*Directions*. Please output the lines shown below exactly as they appear.

— begin Supplied records —

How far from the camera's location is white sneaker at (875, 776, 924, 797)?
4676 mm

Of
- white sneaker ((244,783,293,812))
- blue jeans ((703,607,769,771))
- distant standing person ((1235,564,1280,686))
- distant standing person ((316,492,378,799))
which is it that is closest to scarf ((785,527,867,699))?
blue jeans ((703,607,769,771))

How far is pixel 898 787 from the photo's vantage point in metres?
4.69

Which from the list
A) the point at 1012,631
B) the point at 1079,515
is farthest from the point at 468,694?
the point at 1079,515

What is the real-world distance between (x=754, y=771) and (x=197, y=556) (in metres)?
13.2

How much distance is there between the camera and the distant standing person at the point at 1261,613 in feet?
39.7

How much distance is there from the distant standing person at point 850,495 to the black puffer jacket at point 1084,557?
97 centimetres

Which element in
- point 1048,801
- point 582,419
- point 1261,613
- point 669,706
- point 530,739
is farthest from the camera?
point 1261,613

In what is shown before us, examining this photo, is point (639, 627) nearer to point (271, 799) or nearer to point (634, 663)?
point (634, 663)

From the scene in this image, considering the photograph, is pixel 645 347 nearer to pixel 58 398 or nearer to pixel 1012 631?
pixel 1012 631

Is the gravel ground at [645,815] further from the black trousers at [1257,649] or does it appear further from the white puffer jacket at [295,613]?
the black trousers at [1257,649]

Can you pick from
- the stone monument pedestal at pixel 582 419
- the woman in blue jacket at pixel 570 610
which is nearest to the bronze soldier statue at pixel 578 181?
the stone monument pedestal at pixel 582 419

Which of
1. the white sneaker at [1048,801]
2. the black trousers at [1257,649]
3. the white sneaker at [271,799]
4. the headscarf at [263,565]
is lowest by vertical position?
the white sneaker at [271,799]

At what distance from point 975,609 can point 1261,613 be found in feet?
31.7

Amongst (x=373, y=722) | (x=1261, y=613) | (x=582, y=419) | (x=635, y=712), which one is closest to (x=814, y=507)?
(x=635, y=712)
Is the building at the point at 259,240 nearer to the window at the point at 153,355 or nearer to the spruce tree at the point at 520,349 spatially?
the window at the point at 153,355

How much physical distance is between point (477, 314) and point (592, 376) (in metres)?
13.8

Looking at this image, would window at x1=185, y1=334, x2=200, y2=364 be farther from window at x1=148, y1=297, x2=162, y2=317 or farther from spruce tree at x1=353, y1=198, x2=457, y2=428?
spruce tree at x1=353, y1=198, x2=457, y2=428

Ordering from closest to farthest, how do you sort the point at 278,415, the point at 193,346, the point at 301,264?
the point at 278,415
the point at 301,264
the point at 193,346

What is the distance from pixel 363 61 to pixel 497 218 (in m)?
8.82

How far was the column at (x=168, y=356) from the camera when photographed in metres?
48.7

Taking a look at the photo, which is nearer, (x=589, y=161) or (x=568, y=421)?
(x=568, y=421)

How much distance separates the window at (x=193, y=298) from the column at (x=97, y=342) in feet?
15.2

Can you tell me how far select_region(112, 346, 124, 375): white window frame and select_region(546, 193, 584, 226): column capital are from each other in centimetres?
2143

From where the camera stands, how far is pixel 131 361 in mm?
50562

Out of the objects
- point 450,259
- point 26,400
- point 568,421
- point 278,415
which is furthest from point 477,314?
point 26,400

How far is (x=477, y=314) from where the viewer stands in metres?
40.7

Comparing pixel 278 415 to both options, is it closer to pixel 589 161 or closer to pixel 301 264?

— end Supplied records —

*Task result*.
How far from the camera's location is white sneaker at (875, 776, 924, 797)?
4676 mm

Of
- white sneaker ((244,783,293,812))
- blue jeans ((703,607,769,771))
- distant standing person ((1235,564,1280,686))
- distant standing person ((316,492,378,799))
which is it that is closest to scarf ((785,527,867,699))?
blue jeans ((703,607,769,771))

How far is pixel 898 787 from the photo's vantage point in metres?
4.69

Which from the list
A) the point at 1012,631
B) the point at 1079,515
is farthest from the point at 468,694?
the point at 1079,515

What is the real-world distance between (x=754, y=771) and (x=197, y=556) (in metres)?
13.2

How much distance is there between the camera and the distant standing person at the point at 1261,613 in feet?
39.7

How much distance is there from the distant standing person at point 850,495 to the black puffer jacket at point 1084,557?
97 centimetres

Which element in
- point 1048,801
- point 582,419
- point 1261,613
- point 669,706
- point 530,739
is farthest from the camera?
point 1261,613

In what is shown before us, examining this photo, is point (639, 627) nearer to point (271, 799) or nearer to point (634, 663)?
point (634, 663)

From the scene in this image, considering the photograph, is pixel 645 347 nearer to pixel 58 398 or nearer to pixel 1012 631?
pixel 1012 631

Is the gravel ground at [645,815] further from the black trousers at [1257,649] or does it appear further from the white puffer jacket at [295,613]?
the black trousers at [1257,649]

Can you pick from
- the stone monument pedestal at pixel 582 419
- the woman in blue jacket at pixel 570 610
which is nearest to the bronze soldier statue at pixel 578 181?
the stone monument pedestal at pixel 582 419

Which of
1. the white sneaker at [1048,801]
2. the black trousers at [1257,649]
3. the white sneaker at [271,799]
4. the headscarf at [263,565]
is lowest by vertical position?
the white sneaker at [271,799]

At what distance from point 975,609 can point 1261,613 be found in feet?
31.7

Amongst (x=373, y=722) | (x=1261, y=613) | (x=582, y=419) | (x=635, y=712), which one is closest to (x=814, y=507)?
(x=635, y=712)
Is the building at the point at 259,240 nearer to the window at the point at 153,355 or nearer to the spruce tree at the point at 520,349 spatially?
the window at the point at 153,355

How much physical distance is between point (477, 314) and point (592, 376) (in metres)?
13.8

Looking at this image, would window at x1=185, y1=334, x2=200, y2=364 be farther from window at x1=148, y1=297, x2=162, y2=317 or farther from spruce tree at x1=353, y1=198, x2=457, y2=428?
spruce tree at x1=353, y1=198, x2=457, y2=428

Ordering from closest to farthest, how do you sort the point at 278,415, the point at 193,346, the point at 301,264?
the point at 278,415
the point at 301,264
the point at 193,346

What is the distance from pixel 363 61 to pixel 497 218 (in m)?
8.82

How far was the column at (x=168, y=356) from the camera when photographed in metres?
48.7

Taking a look at the photo, which is nearer, (x=589, y=161) or (x=568, y=421)?
(x=568, y=421)

How much distance separates the window at (x=193, y=298) from the column at (x=97, y=342) in feet?
15.2

Can you tell me how far select_region(112, 346, 124, 375): white window frame and select_region(546, 193, 584, 226): column capital are from each other in centimetres?
2143

From where the camera stands, how far is pixel 131 361 in mm?
50562

Out of the objects
- point 450,259
- point 26,400
- point 568,421
- point 278,415
which is furthest from point 477,314?
point 26,400

How far is (x=477, y=314) from where the viewer stands in metres?
40.7

Comparing pixel 278 415 to both options, is it closer to pixel 589 161 or closer to pixel 301 264?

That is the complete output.